114.           I conclude that both the mother and the uncle were culpable of a degree of failure to protect the children. The uncle’s culpability is less substantial. I accept that he was very fond of the children. As Mr. Hand concedes, he undoubtedly did his best on 8th April in very difficult circumstances. He did not have parental responsibility for the children, but he did know of the father’s unpredictable and aggressive behaviour towards children. He ought to have intervened to help the mother get assistance to deal with this problem. In cross-examination, he fairly acknowledged that he should and could have done more.

115.           The mother’s culpability is more substantial. She loves the children dearly and in all other respects has provided them with very good care. But she knew that the father was unpredictable, angry and aggressive, and that he directed his aggression at the children and occasionally committed acts of physical abuse. She ought to have taken steps to encourage the father to seek help for his anger and to remove the family from his care until such time as the father had addressed the problem. She did not do so and therefore in my judgment failed to protect older children from emotional abuse and occasional acts of physical abuse inflicted by the father. Furthermore, I find that she ought to have realised that it was not safe to leave J in the father’s care. Even though the extent of the violence inflicted on J on 8th April was something which few people would have foreseen, the mother ought to have realised that there was a risk that J would suffer some harm and therefore taken steps to ensure that he was not left with his father.

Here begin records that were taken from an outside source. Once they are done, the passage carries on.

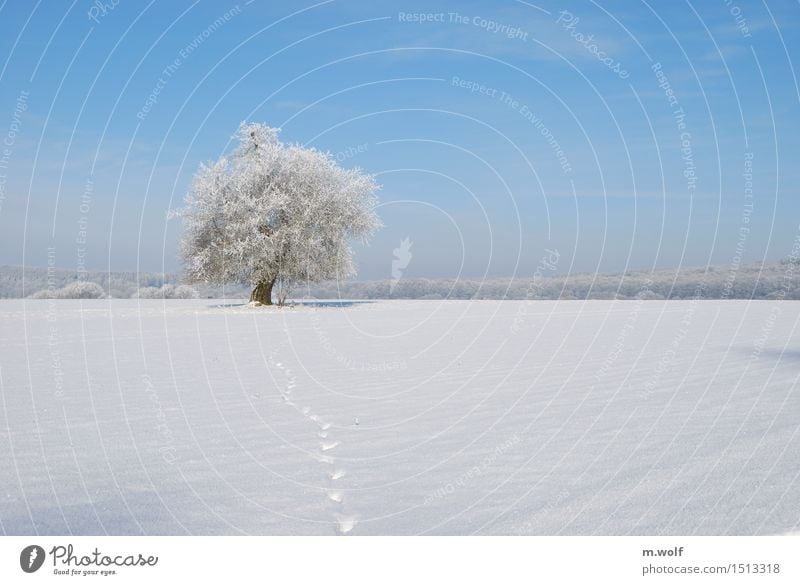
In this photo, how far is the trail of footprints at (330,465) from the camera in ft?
15.0

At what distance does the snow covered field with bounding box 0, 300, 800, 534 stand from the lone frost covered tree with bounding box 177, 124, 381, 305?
2061 cm

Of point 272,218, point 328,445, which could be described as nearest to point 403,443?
point 328,445

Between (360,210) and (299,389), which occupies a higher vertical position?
(360,210)

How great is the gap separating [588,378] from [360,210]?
2827 centimetres

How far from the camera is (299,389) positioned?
32.8 ft

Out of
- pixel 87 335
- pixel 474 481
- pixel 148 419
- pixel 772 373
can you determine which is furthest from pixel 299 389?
pixel 87 335

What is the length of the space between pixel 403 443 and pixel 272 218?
30.9 meters

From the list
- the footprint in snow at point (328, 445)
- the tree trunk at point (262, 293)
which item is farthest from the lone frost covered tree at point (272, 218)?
the footprint in snow at point (328, 445)

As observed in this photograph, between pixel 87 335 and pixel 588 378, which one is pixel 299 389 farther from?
pixel 87 335

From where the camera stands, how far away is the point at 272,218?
36281 millimetres

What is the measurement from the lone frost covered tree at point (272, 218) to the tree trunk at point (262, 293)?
0.06m

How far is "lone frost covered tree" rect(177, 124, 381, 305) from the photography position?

116.           I therefore find the mother failed to protect the children by failing to remove them from the household in which they were suffering emotional and physical abuse and failed to protect J by leaving him in the care of the father knowing that he was capable of angry and aggressive behaviour towards children. Had the mother taken any of those steps, J would still be alive today. She will have to live with that knowledge the rest of her life. I acknowledge that the positive evidence about the children indicates that in many respects they were well looked after in the parents’ care. On the other hand, I regard the mother’s failure to protect her children as significant. Although I do not rule out the possibility that A B and C may return to her care in due course, it is essential for this failure to be acknowledged and addressed.

117.           This judgment concludes the first stage of these proceedings. On the basis of the findings as set out above, I conclude that on the relevant date, namely the date on which the local authority took action to protect the children by removing them from their parents’ care, the children were suffering or likely to suffer significant harm, as a result of the care given to them, or likely to be given to them, not being what it would be reasonable to expect a parent to give.